The evidence made accessible by the Dec. 8 fall of the regime may also facilitate prosecutions for other alleged crimes, including the army’s use of weapons such as prohibited chemical weapons and crude “barrel bombs” against civilian areas that were under rebel control.
One thing that vexes the Toronto-born Mr. Wiley is that Canada – initially one of CIJA’s biggest backers – stopped funding the organization in 2022. CIJA’s work is currently funded by the U.S., British and German governments.
Mr. Wiley is hopeful that, with additional funding urgently needed to handle the additional work in Syria, Ottawa will resume its support. He said that both the RCMP and the Canada Border Services Agency make use of the CIJA archive, usually to check names for possible Islamic State affiliations.
Global Affairs Canada did not directly respond to questions from The Globe and Mail about why it stopped funding CIJA, or if it would resume in the current situation.
“Canada believes true justice for victims in the aftermath of the Assad regime must be comprehensive and include accountability for perpetrators of human rights violations, focus on missing persons, repairing the harms caused to survivors, including survivors of torture and sexual violence and the trauma suffered by their families,” read an emailed statement sent by Global Affairs to The Globe.
“Canada supports a comprehensive mapping, collection, registration and preservation of evidence and testimonies of human rights violations, and recognises the important role these play in the pursuit of criminal accountability and in furtherance of transitional justice processes.”
In addition to the physical threats faced by CIJA investigators, Mr. Wiley said the organization has had to deal with escalating cyberattacks, as well as disinformation. Russia has targeted CIJA ever since Moscow joined Syria’s civil war in 2015, providing air power that helped stabilize Mr. al-Assad’s regime until its collapse last month. The cyberattacks – most of them aimed at accessing the organization’s servers – multiplied after CIJA began sending investigators to Ukraine in 2022.
While there’s formidable evidence of Russian war crimes – and a warrant for Mr.

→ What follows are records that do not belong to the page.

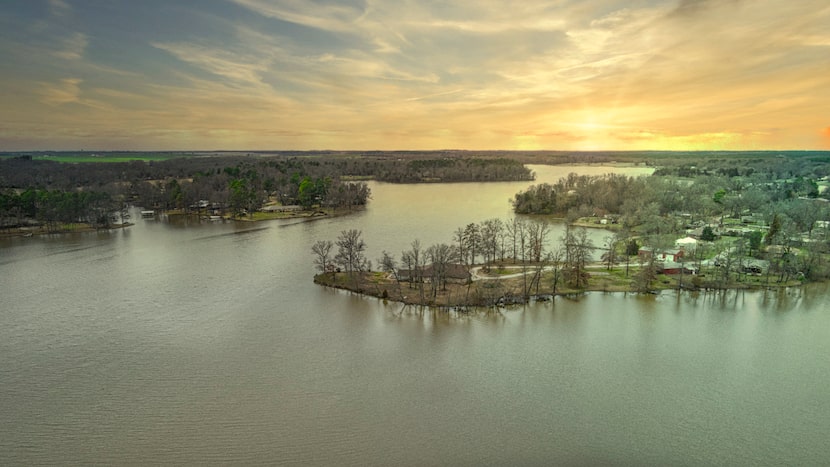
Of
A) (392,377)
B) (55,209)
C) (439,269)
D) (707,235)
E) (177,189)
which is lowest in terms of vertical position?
(392,377)

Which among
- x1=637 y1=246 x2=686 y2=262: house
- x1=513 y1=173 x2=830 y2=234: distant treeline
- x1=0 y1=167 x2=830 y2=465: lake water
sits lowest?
x1=0 y1=167 x2=830 y2=465: lake water

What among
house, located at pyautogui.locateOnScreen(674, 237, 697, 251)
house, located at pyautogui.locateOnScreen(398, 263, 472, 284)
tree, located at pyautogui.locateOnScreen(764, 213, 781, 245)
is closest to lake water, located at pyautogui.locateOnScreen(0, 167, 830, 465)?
house, located at pyautogui.locateOnScreen(398, 263, 472, 284)

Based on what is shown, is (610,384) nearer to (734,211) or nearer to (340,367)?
(340,367)

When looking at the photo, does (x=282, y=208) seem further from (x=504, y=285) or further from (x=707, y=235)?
(x=707, y=235)

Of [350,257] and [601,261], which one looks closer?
[350,257]

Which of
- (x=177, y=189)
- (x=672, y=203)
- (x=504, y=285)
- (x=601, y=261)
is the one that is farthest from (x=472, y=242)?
(x=177, y=189)

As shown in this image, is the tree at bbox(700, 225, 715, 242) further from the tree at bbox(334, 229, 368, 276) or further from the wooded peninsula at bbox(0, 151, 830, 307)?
the tree at bbox(334, 229, 368, 276)
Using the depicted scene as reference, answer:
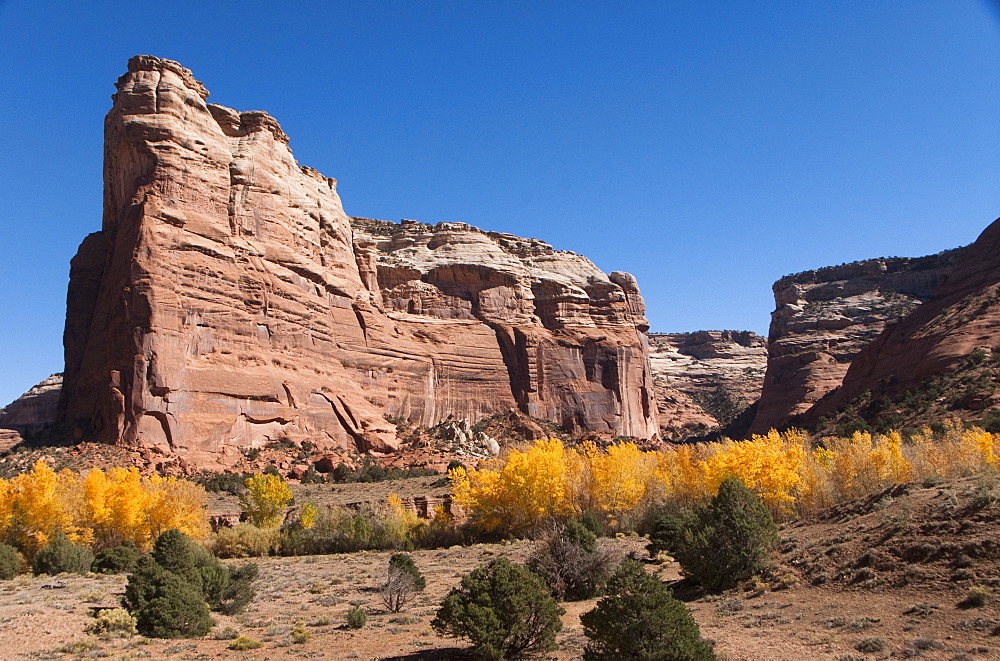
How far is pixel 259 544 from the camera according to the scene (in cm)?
3625

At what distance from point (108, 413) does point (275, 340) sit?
14.0 m

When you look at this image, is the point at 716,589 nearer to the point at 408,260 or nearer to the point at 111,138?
the point at 111,138

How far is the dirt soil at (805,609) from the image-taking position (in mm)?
14156

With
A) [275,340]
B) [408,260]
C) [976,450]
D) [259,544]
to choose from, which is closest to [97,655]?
[259,544]

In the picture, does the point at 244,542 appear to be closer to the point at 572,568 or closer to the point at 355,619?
the point at 355,619

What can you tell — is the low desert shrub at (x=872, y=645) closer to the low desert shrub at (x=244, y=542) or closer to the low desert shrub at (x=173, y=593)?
the low desert shrub at (x=173, y=593)

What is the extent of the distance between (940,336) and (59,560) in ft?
208

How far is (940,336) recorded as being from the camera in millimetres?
62125

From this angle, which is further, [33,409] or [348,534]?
[33,409]

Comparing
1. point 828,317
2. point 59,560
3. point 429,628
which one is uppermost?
point 828,317

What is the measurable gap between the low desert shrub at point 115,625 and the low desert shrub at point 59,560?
1304 centimetres

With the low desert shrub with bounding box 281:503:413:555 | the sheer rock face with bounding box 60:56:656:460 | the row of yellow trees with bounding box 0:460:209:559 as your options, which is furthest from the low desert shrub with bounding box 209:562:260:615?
the sheer rock face with bounding box 60:56:656:460

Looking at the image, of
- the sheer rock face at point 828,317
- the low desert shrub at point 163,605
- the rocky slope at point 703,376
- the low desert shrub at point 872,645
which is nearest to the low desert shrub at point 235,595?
the low desert shrub at point 163,605

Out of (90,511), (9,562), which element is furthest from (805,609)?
(90,511)
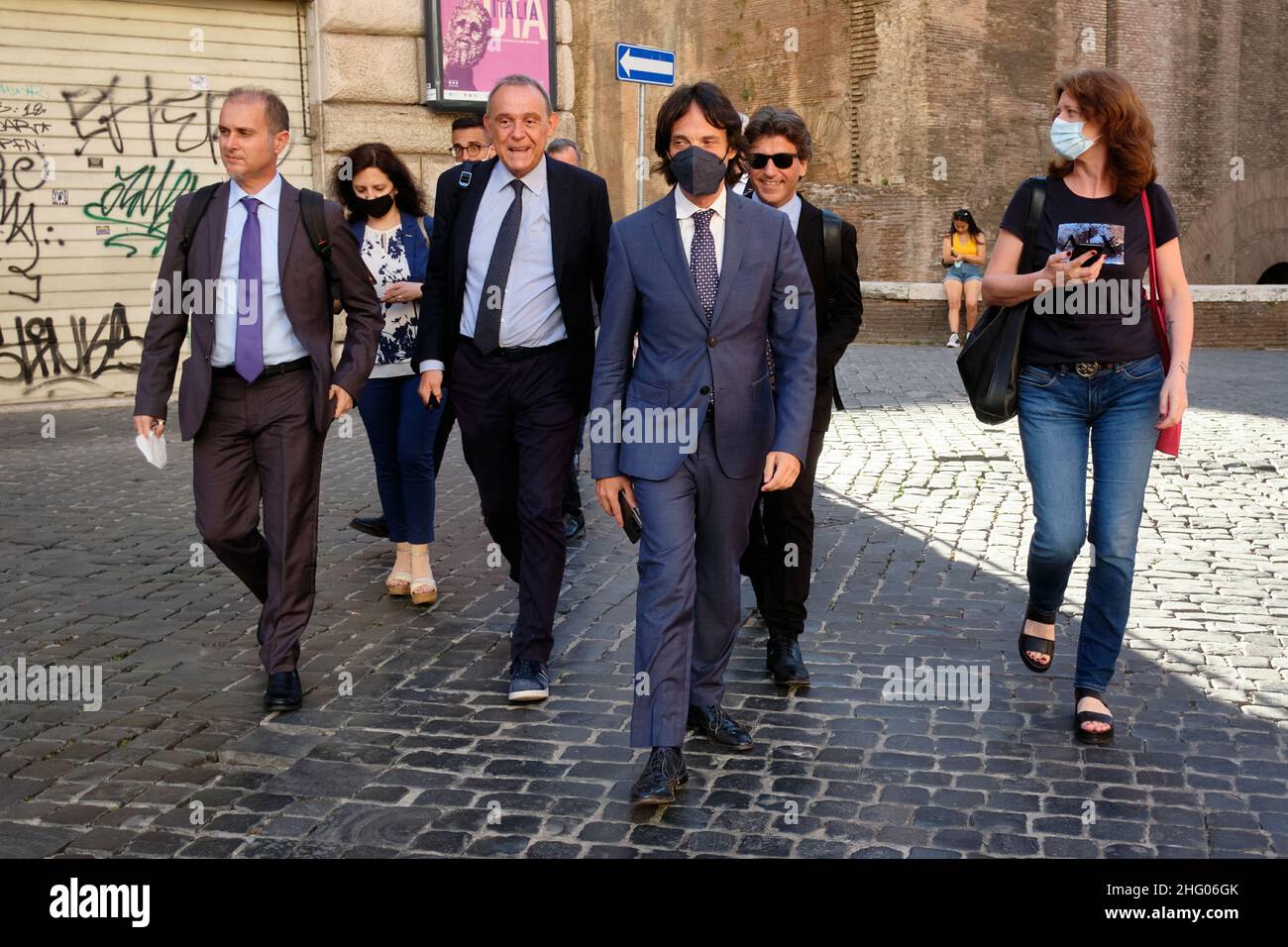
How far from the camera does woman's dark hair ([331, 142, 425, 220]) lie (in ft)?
21.5

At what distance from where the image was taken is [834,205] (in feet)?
83.3

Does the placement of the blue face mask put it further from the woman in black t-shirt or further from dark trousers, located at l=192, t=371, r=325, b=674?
dark trousers, located at l=192, t=371, r=325, b=674

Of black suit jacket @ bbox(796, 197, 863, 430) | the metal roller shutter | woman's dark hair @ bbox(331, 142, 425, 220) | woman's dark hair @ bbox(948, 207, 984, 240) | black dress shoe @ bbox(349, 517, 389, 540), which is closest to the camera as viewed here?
black suit jacket @ bbox(796, 197, 863, 430)

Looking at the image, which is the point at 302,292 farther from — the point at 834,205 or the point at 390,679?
the point at 834,205

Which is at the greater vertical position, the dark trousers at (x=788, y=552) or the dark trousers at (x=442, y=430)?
the dark trousers at (x=442, y=430)

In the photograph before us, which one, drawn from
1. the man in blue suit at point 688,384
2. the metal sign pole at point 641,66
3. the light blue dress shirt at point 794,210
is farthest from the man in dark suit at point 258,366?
the metal sign pole at point 641,66

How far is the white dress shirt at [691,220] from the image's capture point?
170 inches

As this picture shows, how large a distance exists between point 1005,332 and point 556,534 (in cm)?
175

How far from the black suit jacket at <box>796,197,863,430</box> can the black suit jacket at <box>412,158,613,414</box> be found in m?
0.75

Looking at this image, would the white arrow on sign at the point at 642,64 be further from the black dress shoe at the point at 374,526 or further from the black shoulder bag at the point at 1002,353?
the black shoulder bag at the point at 1002,353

Putin’s arrest has already been issued by the International Criminal Court – Mr. Wiley doesn’t expect that the long-ruling Kremlin boss will ever end up in a courtroom. He pointed to Russia’s clout as a nuclear power and as a permanent member of the United Nations Security Council.
But for those working to bring Mr. al-Assad to justice, there’s more optimism than ever before. “We hope,” said Adel, CIJA’s lead investigator, “to finish the mission we started in 2012.”